Slowing global emissions would dramatically reduce the number of people displaced or grappling with conditions outside the niche. If warming were limited to the 1.5 degrees Celsius targeted by the Paris accords, according to a calculation that isolates the effect of warming, half as many people would be left outside of the optimal zone. The population suffering from extreme heat would be reduced fivefold, from 22% to just 5% of the people on the planet.
Climate research often frames the implications of warming in terms of its economic impacts, couching damages in monetary terms that are sometimes used to suggest that small increases in average temperature can be managed. The study disavows this traditional economic framework, which Lenton says is “unethical” because it prioritizes rich people who are alive today, and instead puts the climate crisis in moral terms. The findings show that climate change will pummel poorer parts of the world disproportionately, effectively sentencing the people who live in developing nations and small island states to extreme temperatures, failing crops, conflict, water and food scarcity, and rising mortality. The final option for many people will be migration. The estimated size of the affected populations, whether they’re 2 billion or 6 billion, suggests an era of global upheaval.

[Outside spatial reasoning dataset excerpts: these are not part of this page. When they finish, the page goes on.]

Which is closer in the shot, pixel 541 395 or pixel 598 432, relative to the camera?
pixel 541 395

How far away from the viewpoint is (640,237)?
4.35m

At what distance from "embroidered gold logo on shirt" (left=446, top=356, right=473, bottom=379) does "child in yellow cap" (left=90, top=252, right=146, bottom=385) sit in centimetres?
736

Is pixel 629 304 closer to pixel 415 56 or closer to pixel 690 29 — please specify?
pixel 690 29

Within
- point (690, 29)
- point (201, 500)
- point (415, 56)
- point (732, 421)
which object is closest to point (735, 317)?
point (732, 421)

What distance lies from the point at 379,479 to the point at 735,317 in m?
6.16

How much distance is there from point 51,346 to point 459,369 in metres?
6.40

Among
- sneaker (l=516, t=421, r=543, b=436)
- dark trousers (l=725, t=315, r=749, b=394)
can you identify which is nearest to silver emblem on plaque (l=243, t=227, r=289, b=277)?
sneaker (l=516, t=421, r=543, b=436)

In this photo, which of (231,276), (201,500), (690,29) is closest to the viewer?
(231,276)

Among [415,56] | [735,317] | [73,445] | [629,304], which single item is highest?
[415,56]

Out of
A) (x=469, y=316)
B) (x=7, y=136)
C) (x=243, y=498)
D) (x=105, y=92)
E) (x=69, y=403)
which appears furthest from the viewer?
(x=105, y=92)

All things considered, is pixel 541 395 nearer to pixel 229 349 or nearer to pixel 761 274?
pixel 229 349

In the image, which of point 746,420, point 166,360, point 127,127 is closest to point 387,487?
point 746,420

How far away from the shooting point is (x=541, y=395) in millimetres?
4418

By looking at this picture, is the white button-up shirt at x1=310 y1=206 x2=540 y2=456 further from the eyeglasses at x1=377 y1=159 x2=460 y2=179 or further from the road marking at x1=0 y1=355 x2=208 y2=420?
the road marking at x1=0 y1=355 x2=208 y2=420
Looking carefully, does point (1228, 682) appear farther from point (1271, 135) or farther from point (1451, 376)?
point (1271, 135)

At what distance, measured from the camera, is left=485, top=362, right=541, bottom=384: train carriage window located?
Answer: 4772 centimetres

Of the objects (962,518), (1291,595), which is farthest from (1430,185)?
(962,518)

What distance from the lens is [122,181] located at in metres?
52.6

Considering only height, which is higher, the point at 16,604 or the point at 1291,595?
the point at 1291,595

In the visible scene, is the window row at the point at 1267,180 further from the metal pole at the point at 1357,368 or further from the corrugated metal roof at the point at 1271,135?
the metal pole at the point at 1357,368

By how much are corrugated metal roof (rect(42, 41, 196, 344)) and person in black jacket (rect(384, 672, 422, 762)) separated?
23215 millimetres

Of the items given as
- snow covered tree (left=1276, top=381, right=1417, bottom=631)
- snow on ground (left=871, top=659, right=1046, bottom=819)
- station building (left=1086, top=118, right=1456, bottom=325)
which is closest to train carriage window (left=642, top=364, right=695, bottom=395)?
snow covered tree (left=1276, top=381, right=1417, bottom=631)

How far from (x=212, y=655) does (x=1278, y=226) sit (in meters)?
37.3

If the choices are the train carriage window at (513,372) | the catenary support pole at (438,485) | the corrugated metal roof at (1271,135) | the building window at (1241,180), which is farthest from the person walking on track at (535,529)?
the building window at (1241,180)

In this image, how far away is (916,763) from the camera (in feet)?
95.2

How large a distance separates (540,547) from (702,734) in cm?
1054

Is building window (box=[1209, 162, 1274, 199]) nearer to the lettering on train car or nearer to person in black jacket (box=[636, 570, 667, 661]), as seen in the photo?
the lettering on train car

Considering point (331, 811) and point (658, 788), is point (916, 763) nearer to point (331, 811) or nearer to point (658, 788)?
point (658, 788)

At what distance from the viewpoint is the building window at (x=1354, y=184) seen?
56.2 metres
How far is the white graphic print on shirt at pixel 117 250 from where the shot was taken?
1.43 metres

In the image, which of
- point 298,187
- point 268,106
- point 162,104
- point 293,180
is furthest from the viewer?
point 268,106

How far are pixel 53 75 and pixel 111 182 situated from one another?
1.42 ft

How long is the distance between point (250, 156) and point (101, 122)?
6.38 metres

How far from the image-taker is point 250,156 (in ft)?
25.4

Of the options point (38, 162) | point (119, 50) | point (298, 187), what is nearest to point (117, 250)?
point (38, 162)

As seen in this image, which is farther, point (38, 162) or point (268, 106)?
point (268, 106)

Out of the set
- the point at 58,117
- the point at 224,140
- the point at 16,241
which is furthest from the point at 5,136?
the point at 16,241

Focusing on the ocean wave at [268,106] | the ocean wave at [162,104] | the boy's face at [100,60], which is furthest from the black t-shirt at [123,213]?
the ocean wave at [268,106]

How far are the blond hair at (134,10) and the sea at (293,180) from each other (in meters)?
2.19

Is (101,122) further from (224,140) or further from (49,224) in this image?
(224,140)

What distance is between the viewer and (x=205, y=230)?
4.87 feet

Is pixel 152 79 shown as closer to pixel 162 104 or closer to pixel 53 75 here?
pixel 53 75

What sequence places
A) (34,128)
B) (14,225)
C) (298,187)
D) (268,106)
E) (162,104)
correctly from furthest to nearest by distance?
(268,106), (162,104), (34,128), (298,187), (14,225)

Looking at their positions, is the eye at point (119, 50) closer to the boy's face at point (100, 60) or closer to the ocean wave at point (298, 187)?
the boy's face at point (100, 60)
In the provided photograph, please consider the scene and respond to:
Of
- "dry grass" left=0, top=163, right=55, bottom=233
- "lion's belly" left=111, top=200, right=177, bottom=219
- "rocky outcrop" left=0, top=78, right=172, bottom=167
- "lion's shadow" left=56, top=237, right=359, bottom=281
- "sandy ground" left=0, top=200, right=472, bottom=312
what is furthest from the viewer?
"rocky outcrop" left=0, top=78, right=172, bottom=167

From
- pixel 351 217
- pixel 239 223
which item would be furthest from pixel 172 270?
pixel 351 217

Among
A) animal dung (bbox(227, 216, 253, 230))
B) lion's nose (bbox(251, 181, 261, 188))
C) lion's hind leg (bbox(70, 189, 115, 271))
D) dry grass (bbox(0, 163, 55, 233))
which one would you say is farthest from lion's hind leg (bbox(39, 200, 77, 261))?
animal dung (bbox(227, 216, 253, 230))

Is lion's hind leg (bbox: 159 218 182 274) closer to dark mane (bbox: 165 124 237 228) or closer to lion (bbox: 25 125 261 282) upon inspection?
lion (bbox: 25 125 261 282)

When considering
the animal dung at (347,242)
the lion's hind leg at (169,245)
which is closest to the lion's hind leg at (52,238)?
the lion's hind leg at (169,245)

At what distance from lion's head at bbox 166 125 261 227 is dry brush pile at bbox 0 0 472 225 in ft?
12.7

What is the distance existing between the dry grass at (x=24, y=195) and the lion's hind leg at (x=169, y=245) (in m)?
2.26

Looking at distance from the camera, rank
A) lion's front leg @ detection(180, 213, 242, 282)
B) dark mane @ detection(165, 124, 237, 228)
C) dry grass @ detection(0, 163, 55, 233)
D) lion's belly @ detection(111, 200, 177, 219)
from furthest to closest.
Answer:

According to the study, India will have, by far, the greatest population outside of the climate niche. At current rates of warming, the researchers estimate that more than 600 million Indians will be affected, six times more than if the Paris targets were achieved. In Nigeria, more than 300 million citizens will be exposed, seven times more than if emissions were steeply cut. Indonesia could see 100 million people fall out of a secure and predictable environment, the Philippines and Pakistan 80 million people each, and so on. Brazil, Australia and India would see the greatest area of land become less habitable. But in many smaller countries, all or nearly all the land would become nearly unlivable by traditional measures: Burkina Faso, Mali, Qatar, the United Arab Emirates, Niger. Although facing far more modest impacts, even the United States will see its South and Southwest fall toward the hottest end of the niche, leading to higher mortality and driving internal migration northward.
Throughout the world, the researchers estimate, the average person who is going to be exposed to unprecedented heat comes from a place that emitted roughly half the per capita emissions as those in wealthy countries. American per capita emissions are more than twice those of Europeans, who still live a prosperous and modern existence, the authors point out, so there is ample room for comfortable change short of substantial sacrifice. “The idea that you need the level of wasteful consumption ... that happens on average in the U.S. to be part of a happy, flourishing, rich, democratic society is obviously nonsense,” Lenton said.
Each American today emits nearly enough emissions over their lifetime to push one Indian or Nigerian of the future outside of their climate niche, the study found, showing exactly how much harm Americans’ individual actions can cause (1.2 Americans to 1 future person, to be exact). The lifestyle and policy implications are obvious: Reducing consumption todayreduces the number of people elsewhere who will suffer the consequences tomorrow and can prevent much of the instability that would otherwise result. “I can’t — as a citizen of a planet with this level of risk opening up — not also have some kind of human and moral response to the figures,” Lenton said. We’ve all got to deal with that, he added, “in our own way.”